A 17-year-old boy was shot and killed when a gunman opened fire on a group of people standing outside a north Minneapolis convenience store on Monday afternoon, police said.
Responding officers tried to revive the teen, whose name wasn't released, before he was transported to a nearby hospital, where he later died, said Minneapolis Police Department spokesman John Elder. Another victim, a man, suffered serious gunshot injuries, but is expected to survive, Elder said.
The boy was the city's 59th homicide victim of the year — and the ninth who was 18 or under — according to a database maintained by the Star Tribune.
Elder said the two victims were standing with a group of people in the parking lot of the Super USA, at 3807 N. Fremont Av. when at least one suspect opened fire. A graphic video posted online captured the shooting's aftermath, showing a number of people milling around outside the store, some speaking frantically, while the boy lay face down on the pavement.

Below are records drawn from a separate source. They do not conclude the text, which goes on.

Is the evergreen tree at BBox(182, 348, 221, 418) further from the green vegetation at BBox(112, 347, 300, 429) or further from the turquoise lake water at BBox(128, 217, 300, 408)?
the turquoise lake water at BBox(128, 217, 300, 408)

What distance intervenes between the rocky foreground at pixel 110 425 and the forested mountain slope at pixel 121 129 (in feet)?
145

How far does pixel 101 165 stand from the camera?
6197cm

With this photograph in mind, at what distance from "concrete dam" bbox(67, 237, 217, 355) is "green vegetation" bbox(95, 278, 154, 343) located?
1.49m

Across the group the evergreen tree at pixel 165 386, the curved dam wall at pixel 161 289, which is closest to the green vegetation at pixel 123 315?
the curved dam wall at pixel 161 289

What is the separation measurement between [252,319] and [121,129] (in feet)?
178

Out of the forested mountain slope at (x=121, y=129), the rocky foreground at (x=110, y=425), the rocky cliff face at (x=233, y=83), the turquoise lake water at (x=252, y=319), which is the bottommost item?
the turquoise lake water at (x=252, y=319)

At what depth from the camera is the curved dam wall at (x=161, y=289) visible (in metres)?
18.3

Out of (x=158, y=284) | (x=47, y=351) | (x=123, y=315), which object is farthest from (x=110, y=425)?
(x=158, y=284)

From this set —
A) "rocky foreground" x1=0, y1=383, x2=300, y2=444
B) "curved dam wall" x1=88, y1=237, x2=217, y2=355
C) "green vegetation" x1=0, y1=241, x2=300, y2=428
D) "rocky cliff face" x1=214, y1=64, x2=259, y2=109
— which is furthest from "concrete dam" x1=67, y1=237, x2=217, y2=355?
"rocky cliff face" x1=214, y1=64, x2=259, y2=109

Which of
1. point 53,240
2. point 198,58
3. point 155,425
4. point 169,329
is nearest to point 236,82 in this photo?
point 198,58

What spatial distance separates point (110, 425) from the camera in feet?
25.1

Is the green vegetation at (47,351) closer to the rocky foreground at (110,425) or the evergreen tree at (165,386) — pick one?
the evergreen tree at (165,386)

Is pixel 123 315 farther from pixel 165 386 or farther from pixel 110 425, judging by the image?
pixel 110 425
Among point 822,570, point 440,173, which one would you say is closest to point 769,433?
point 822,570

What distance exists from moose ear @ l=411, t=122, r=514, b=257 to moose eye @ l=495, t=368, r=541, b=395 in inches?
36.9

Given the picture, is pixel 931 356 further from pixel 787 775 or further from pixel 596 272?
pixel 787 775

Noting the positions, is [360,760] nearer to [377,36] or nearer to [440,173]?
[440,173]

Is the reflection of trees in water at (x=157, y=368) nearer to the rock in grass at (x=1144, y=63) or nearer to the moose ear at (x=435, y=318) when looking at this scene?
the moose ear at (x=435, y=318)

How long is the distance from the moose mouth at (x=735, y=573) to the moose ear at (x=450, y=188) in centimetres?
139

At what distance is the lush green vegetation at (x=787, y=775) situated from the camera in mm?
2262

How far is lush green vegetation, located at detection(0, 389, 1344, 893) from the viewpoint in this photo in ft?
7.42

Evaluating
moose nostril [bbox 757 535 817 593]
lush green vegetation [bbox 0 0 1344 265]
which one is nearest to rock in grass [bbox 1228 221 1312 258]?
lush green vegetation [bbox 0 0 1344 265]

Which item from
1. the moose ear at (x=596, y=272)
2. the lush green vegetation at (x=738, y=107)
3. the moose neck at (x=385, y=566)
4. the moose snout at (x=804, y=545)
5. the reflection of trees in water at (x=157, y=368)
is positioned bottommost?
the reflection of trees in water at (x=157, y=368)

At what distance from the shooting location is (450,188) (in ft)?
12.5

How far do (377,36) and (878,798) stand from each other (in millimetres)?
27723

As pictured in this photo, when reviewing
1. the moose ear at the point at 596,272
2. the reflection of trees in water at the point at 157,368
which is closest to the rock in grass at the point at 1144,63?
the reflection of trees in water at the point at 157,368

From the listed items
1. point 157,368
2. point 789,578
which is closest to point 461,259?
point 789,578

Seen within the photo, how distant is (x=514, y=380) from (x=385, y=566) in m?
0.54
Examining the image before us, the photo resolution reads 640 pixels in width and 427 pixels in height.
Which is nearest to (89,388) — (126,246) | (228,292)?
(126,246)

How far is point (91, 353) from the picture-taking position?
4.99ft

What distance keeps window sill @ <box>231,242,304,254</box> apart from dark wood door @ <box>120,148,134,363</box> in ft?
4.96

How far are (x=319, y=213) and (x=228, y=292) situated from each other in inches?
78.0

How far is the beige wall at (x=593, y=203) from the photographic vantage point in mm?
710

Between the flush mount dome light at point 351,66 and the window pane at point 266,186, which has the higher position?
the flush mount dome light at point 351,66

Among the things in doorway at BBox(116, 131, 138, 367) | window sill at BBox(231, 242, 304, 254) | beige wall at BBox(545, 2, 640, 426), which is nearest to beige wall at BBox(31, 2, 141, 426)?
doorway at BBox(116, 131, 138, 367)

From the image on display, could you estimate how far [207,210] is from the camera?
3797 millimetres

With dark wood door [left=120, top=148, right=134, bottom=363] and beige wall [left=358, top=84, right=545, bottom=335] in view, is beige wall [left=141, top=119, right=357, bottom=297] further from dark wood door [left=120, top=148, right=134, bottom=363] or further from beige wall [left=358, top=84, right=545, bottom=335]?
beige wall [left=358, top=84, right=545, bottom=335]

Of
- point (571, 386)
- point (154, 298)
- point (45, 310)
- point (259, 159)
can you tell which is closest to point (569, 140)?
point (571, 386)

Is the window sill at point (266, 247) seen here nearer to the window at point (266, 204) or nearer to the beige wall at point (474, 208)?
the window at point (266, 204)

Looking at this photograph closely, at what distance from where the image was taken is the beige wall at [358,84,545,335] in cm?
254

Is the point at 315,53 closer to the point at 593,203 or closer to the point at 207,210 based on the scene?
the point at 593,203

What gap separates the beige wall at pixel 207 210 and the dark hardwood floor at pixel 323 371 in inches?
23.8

A witness, who declined to be identified, said that he was driving by when he had noticed a green truck pull up to the group and then heard bursts of gunfire — "big shells, like bup, bup, bup." The witness said he pulled into the parking lot and rushed over to the boy to offer aid, but stopped when a woman instructed him not to move the body.
No arrests had been announced as of Monday afternoon.
The incident continued a surge in bloodshed since the unrest after the May 25 killing of George Floyd and the riots that followed, with the city setting a 20-year high in homicides late last month. In the crime-heavy 1990s, the city regularly recorded more than 60 homicides per year — including an all-time high of 97 in 1995 — but as in other cities across the country the number of slayings slowly declined in the ensuing years.
But the city has seen a resurgence of violence this year, which experts attribute to a variety of factors ranging from warming temperatures and unrest over police brutality to the economic and psychological strain of the COVID-19 pandemic. At the same time, they point out that overall crime remains at generational lows across the country.